__TASK DIRECTIONS__
Will you write out the data exactly, excluding every picture?

Dataset items
####

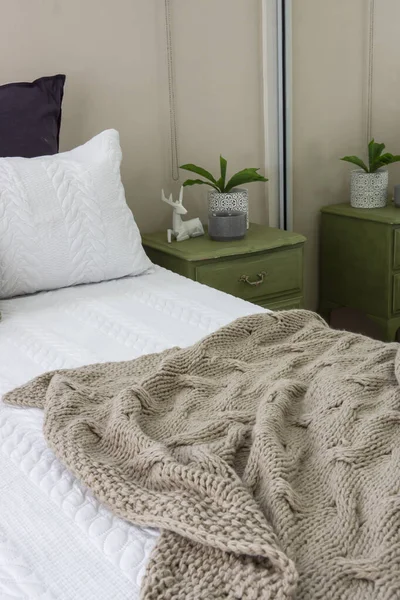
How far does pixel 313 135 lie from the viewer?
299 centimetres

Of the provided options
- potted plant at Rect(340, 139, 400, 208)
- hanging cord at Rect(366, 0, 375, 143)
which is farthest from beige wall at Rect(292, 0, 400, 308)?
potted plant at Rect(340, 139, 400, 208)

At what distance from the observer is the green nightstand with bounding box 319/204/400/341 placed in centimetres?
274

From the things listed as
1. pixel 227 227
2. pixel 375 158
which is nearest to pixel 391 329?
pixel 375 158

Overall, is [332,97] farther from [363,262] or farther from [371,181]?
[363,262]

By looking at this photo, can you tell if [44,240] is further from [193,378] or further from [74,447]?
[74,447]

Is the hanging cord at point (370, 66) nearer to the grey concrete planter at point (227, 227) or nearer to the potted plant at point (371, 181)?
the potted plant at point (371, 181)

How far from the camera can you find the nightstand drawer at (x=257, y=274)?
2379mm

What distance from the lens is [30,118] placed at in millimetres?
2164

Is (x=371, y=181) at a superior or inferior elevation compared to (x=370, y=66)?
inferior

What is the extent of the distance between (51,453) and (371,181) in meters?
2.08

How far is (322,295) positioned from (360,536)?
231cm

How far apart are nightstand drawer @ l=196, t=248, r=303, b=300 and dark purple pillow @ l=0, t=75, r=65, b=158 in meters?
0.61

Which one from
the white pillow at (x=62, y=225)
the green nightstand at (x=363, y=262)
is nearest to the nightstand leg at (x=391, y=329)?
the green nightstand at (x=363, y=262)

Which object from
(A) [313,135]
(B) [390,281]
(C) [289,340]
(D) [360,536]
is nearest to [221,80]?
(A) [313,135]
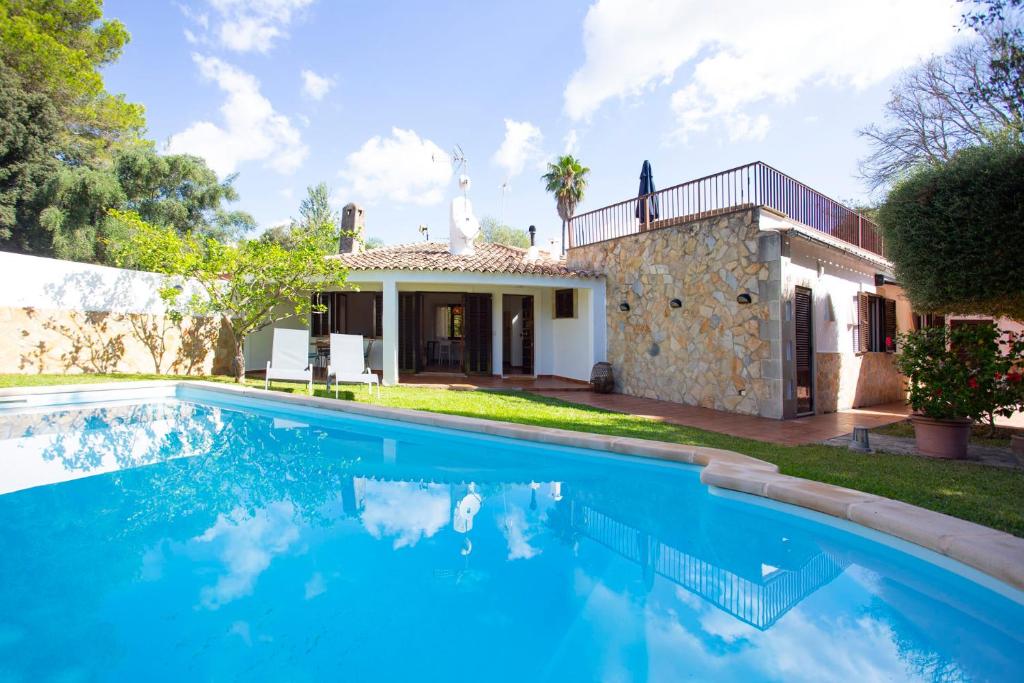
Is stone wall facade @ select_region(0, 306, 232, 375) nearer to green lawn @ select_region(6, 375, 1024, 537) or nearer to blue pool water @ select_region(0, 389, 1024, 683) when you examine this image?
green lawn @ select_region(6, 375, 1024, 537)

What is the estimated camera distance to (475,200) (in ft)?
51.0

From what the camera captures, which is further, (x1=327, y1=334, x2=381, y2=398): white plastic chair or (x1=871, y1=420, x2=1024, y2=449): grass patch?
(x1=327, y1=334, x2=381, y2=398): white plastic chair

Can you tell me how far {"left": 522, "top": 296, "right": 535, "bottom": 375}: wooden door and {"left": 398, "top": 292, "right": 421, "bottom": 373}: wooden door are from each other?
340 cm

####

__THE RESPONSE__
How far does pixel 313 135 lie from the viewer?
299 centimetres

Of the provided options
- potted plant at Rect(340, 139, 400, 208)
- hanging cord at Rect(366, 0, 375, 143)
which is farthest from beige wall at Rect(292, 0, 400, 308)?
potted plant at Rect(340, 139, 400, 208)

At what distance from the observer is the green nightstand with bounding box 319/204/400/341 placed in centimetres?
274

From the things listed as
1. pixel 227 227
2. pixel 375 158
which is nearest to pixel 391 329?
pixel 375 158

Overall, is [332,97] farther from [363,262] or farther from [371,181]?
[363,262]

By looking at this photo, can you tell if [44,240] is further from [193,378] or further from [74,447]?
[74,447]

Is the hanging cord at point (370, 66) nearer to the grey concrete planter at point (227, 227) or nearer to the potted plant at point (371, 181)?
the potted plant at point (371, 181)

How far from the camera can you find the nightstand drawer at (x=257, y=274)?
2379mm

What distance from the lens is [30,118] placed at in millimetres?
2164

Is (x=371, y=181) at a superior or inferior elevation compared to (x=370, y=66)?
inferior

What is the extent of the distance between (51,453) and (371,181) in meters?
2.08

How far is (322,295) positioned from (360,536)?
231cm

How far apart are nightstand drawer @ l=196, t=248, r=303, b=300 and dark purple pillow @ l=0, t=75, r=65, b=158 in meters?
0.61

Which one from
the white pillow at (x=62, y=225)
the green nightstand at (x=363, y=262)
is nearest to the nightstand leg at (x=391, y=329)?
the green nightstand at (x=363, y=262)

Which object from
(A) [313,135]
(B) [390,281]
(C) [289,340]
(D) [360,536]
is nearest to [221,80]?
(A) [313,135]
Is stone wall facade @ select_region(0, 306, 232, 375) nearer to green lawn @ select_region(6, 375, 1024, 537) or nearer to blue pool water @ select_region(0, 389, 1024, 683) when you examine this image?
green lawn @ select_region(6, 375, 1024, 537)

What is the estimated camera distance to (475,200) (in ft)?
51.0

From what the camera captures, which is further, (x1=327, y1=334, x2=381, y2=398): white plastic chair or (x1=871, y1=420, x2=1024, y2=449): grass patch?
(x1=327, y1=334, x2=381, y2=398): white plastic chair

Can you tell me how far {"left": 522, "top": 296, "right": 535, "bottom": 375}: wooden door and {"left": 398, "top": 292, "right": 421, "bottom": 373}: wooden door are from each other?
340 cm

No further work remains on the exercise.